Once Saxena has mapped out all her projects on the matrix, she starts making decisions. She immediately drops and cancels anything that fell into Quadrant 3. Then she moves on to Quadrant 4, surveys her team, looks for steady junior people who would relish the opportunity to learn and help out with more, and assigns them the housekeeping tasks.
She’ll outsource anything in Quadrant 2 to the highest performers on the team after doing what she can to set them up for success. The important thing is to be available to answer any questions or provide input when necessary, but for the most part, you can let others run the ball on these tasks if you’re a team leader. If you have no one to delegate to, then maybe you allocate less time to these items.
Then there’s Quadrant 1 — the really hard stuff that needs to get done to make your business great. Usually it requires a lot of deep thought, collaboration, revision, and problem-solving. If you’re a leader, this is where your focus should live.

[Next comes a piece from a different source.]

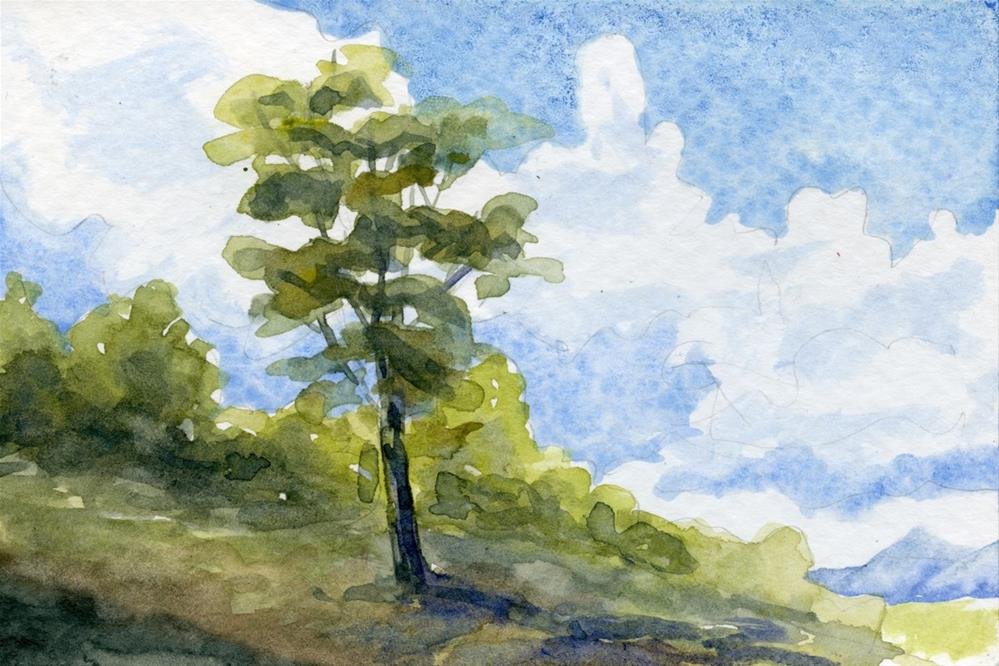 """""""Summer Tree"""" original fine art by Eileen Hennemann"""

This is where you have more context than anyone else and can have a major impact on the company yourself.
“Anytime you’re feeling overwhelmed, just draw it out. It’s therapeutic, and will give you a much clearer sense of your options and what’s truly important,” Saxena says. “When you’re a manager, especially, you can fall into this pattern of feeling like your time belongs to your team and you should never say no or be unavailable — this is not the case. It’s a mental exercise, once you’re headed into burnout, to beat back those thoughts that you can’t possibly take a break, and just repeat to yourself, ‘No, I actually can,’” she says. “It requires mental rewiring that can only come from repetitive correction.”
Plenty of folks make personal development goals to become a better speaker or communicator — whether that’s on a big keynote stage or in the meeting room. Often driven by feedback from annual performance reviews, people sign up for Toastmasters, throw their hat in the ring to speak at conferences and look for more executive facetime opportunities. But Khalid Halim, founder of coaching company Reboot — encourages you to think deeper, beyond getting more comfortable using your own voice. “Communication is not just about what you say, it’s about the reaction it causes in the listener. Often we think delivering a message is enough without checking to see if it was actually received,” says Halim.
As a sought-after professional coach and former turnaround CEO, Halim specializes in untangling complex communications to help organizations move faster and more aligned. His unique approach draws on work with Carl Buchheit of NLPMarin and expertise in neuro-linguistic programming (NLP) to reform the way leaders communicate with their teams — and vice versa. Here, he dissects two meta models that have proven to be especially effective for the leaders he’s coached.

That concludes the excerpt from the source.